Naar aanleiding van het gesignaleerde probleem gaat een begeleider met een individuele deelnemer een gesprek aan om te bepalen wat het probleem is en wat mogelijkheden zijn om het probleem op te lossen. Het uitgangspunt is dat oplossingen worden gezocht binnen het gemaakte roostervoorstel. Er zal niet opnieuw worden geroosterd. Het gesprek kan op hoofdlijnen tot de volgende uitkomsten leiden: De deelnemer wordt overtuigd een rooster alsnog te accepteren De deelnemer formuleert een nieuwe leervraag. Eventueel kunnen er binnen het bestaande rooster mogelijkheden worden gevonden om onderwijsproducten te volgen die bij die nieuwe leervraag aansluiten Binnen het bestaande rooster en op basis van de bestaande leervraag wordt alsnog een voor de deelnemer acceptabele oplossing gevonden De verbintenis wordt tussentijds beëindigd Het is wel van belang dat gekozen alternatieven passen in het rooster van de deelnemer, aangezien een deel van het rooster van de deelnemer al wel kan zijn gevuld met onderwijsproducten die wel gepland konden worden. Als een leervraag moet worden aangepast, gebeurt dit in deze use case en niet in formuleren van de leervraag. De leervraag wordt namelijk niet meer aangeboden aan het roosterproces, want er wordt niet opnieuw geroosterd. De opties moeten aansluiten bij het gemaakte roostervoorstel. Dit is een bewuste keuze van Triple A. Alle uitkomsten moeten in het rooster worden verwerkt. Als de leervraag wordt aangepast, welke niet meer past binnen het vastgelegde verbintenisgebied, moet ook de verbintenis worden gewijzigd.

Doel opdracht ▸ Schrijf de leestekst over het roostervoorstel woord voor woord en in zijn geheel over. De lijst hierna is apart materiaal en hoort niet bij de leestekst.

Bronmateriaal ▸
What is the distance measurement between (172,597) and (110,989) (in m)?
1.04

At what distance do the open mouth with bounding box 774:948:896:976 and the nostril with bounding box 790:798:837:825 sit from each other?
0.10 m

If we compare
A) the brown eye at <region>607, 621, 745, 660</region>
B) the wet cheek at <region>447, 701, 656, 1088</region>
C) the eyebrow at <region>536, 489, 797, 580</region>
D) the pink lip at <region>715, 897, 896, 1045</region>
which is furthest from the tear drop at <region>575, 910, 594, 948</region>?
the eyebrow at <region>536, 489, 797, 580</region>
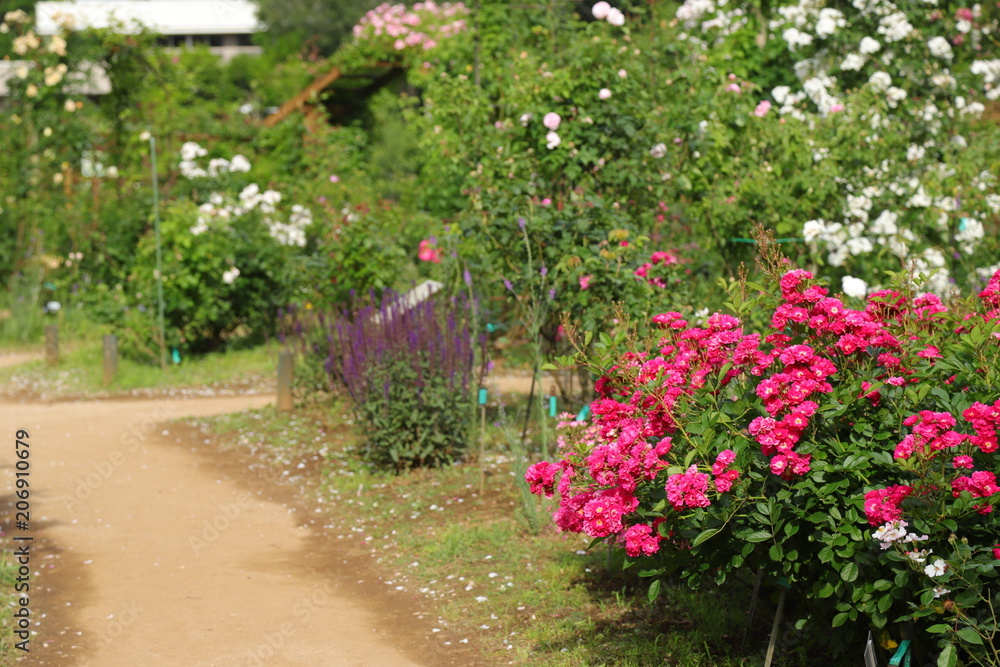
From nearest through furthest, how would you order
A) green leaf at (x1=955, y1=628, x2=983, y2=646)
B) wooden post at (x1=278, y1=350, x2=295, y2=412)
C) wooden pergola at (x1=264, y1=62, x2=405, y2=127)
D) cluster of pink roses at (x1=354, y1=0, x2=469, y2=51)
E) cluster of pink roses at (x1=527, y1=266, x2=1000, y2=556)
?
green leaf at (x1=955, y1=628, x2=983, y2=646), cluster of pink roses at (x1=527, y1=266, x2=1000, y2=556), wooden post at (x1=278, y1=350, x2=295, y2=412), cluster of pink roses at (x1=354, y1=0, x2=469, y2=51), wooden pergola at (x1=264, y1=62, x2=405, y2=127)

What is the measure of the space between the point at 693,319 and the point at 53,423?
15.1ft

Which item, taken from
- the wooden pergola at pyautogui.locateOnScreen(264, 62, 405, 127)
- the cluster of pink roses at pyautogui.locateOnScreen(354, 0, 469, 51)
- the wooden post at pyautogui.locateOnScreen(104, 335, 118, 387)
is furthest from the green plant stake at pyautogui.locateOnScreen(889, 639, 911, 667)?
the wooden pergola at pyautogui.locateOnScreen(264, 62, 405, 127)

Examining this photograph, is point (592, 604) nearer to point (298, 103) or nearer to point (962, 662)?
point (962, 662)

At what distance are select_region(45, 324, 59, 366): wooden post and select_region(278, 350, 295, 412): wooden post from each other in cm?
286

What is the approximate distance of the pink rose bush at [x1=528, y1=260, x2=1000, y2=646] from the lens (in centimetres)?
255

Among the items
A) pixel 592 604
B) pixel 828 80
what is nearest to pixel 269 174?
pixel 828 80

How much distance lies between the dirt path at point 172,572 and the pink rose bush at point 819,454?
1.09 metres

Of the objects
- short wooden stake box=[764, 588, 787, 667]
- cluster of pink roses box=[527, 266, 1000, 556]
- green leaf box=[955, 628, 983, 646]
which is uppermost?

Uitgewerkt antwoord ▸
Naar aanleiding van het gesignaleerde probleem gaat een begeleider met een individuele deelnemer een gesprek aan om te bepalen wat het probleem is en wat mogelijkheden zijn om het probleem op te lossen. Het uitgangspunt is dat oplossingen worden gezocht binnen het gemaakte roostervoorstel. Er zal niet opnieuw worden geroosterd. Het gesprek kan op hoofdlijnen tot de volgende uitkomsten leiden: De deelnemer wordt overtuigd een rooster alsnog te accepteren De deelnemer formuleert een nieuwe leervraag. Eventueel kunnen er binnen het bestaande rooster mogelijkheden worden gevonden om onderwijsproducten te volgen die bij die nieuwe leervraag aansluiten Binnen het bestaande rooster en op basis van de bestaande leervraag wordt alsnog een voor de deelnemer acceptabele oplossing gevonden De verbintenis wordt tussentijds beëindigd Het is wel van belang dat gekozen alternatieven passen in het rooster van de deelnemer, aangezien een deel van het rooster van de deelnemer al wel kan zijn gevuld met onderwijsproducten die wel gepland konden worden. Als een leervraag moet worden aangepast, gebeurt dit in deze use case en niet in formuleren van de leervraag. De leervraag wordt namelijk niet meer aangeboden aan het roosterproces, want er wordt niet opnieuw geroosterd. De opties moeten aansluiten bij het gemaakte roostervoorstel. Dit is een bewuste keuze van Triple A. Alle uitkomsten moeten in het rooster worden verwerkt. Als de leervraag wordt aangepast, welke niet meer past binnen het vastgelegde verbintenisgebied, moet ook de verbintenis worden gewijzigd.